Police action against journalists assailed
One day after several reporters and camera operators were injured while covering an altercation at an immigrant rights rally in MacArthur Park, news organizations condemned the Los Angeles Police Department for its use of batons and riot guns against members of the media, and some said they were considering legal options.
“We are sorry for what happened to our employees and find it unacceptable that they would be abused in that way when they were doing their job,” said Alfredo Richard, spokesman for the Spanish-language network Telemundo, of the anchor and the reporter who were hurt during the evening rally.
For the record:
12:00 AM, May. 04, 2007 For The Record
Los Angeles Times Friday May 04, 2007 Home Edition Main News Part A Page 2 National Desk 3 inches; 111 words Type of Material: Correction
MacArthur Park melee: A photo caption on Thursday’s front page accompanying an article about the melee in MacArthur Park during an immigration rights rally stated that a Los Angeles police officer “picks up KCBS cameraman Carl Stein to move him out of the way.” Stein said that he was videotaping the rally when police knocked him down. The image showed Stein, who was on his knees, being grabbed from behind by police officers who were forcing him forward. Also, another article about the melee in Thursday’s Section A incorrectly referred to the USC Annenberg Institute for Justice in Journalism. The correct name is the USC Annenberg Institute for Justice and Journalism.
Other members of the media who were injured included four employees of KVEA-TV Channel 52, a KTTV-TV Channel 11 news reporter who suffered a minor shoulder injury, a camerawoman who has a broken wrist and a reporter for KPCC-FM (89.3) who was bruised by a police baton.
“I was dumbfounded,” said the KPCC reporter, Patricia Nazario. “I’ve covered riots. I’ve covered chaos. I was never hit or struck or humiliated the way the LAPD violated me yesterday.”
Nazario said she was walking away from riot police when she was hit in the back.
Wearing a press pass and holding a microphone, she turned around and told the officer, “Why did you hit me? I’m moving. I’m a reporter,” Nazario recalled.
Then the officer hit her on the left leg, she said, knocking her to the ground and sending her cellphone flying.
“I was shocked, trying to scramble to my feet,” she said. “At that point, I just started crying.... I just felt totally vulnerable.”
Pedro Sevcec was anchoring the evening news for Telemundo when he saw the riot police moving slowly toward the news crews.
A few dozen people had gathered to watch Sevcec do his live broadcast.
“The next thing I heard was the shotguns,” he said.
Police knocked over monitors and lights and hit reporters and camera operators with batons, he said.
Sevcec said police hit him three times and pointed a riot gun at his face before pushing him out of the park.
An emergency anchor in Miami took over the broadcast.
“It was so ridiculous,” Sevcec said. “They know what a TV camera is. This is not a secret weapon.”
Telemundo reporter Carlos Botifoll said he was hit by a baton as he was waiting to go live on the broadcast.
He was carrying a microphone and standing in front of a camera.
“We were obviously reporters,” he said. “There could not have been any doubt whatsoever.”

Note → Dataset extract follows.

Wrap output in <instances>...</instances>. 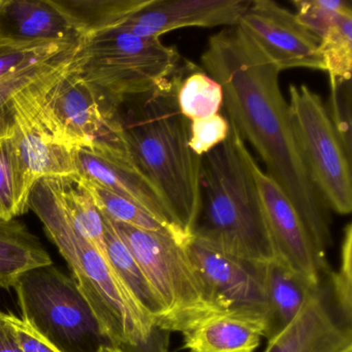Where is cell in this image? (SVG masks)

Police Chief William J. Bratton, who promised an investigation, said at a news conference Wednesday that a key part of the inquiry into the officers’ actions would focus on why they used force against members of the media.
“We should never be engaged in attacking anyone in the media,” Bratton said.
The use of force on news crews came despite a legal settlement signed in 2002 calling for the Los Angeles police and city officials to recognize journalists’ right to cover public protests even if there is a declaration of unlawful assembly and an order to disperse.
Under the settlement, the city agreed to assign a press liaison to such events and to set up designated media areas.
The pact resolved a lawsuit brought on behalf of seven journalists who said they were assaulted by police officers while covering the 2000 Democratic National Convention in L.A.
Peter Eliasberg, an ACLU lawyer who helped negotiate the settlement, said that based on broadcast news reports he has heard and viewed, “the police went way over the line,” using force that “violates the law and the Constitution.”
Marc Cooper, associate director of the USC Annenberg Institute for Justice in Journalism, said the video he viewed of the clash led him to believe that the use of force by police was “unjustifiable and excessive.”
“From what I saw, it just seemed gratuitous to go after the reporters,” Cooper said. “They weren’t really in the way, they didn’t really pose a threat and, of course, they were trying to do their job.”
KPCC-FM News Director Paul Glickman said the LAPD’s actions against Nazario, who clearly identified herself as a reporter, raised questions about whether the department’s policies and procedures are sufficient to guarantee the safety of reporters.
Times staff writer Andrew Blankstein contributed to this report.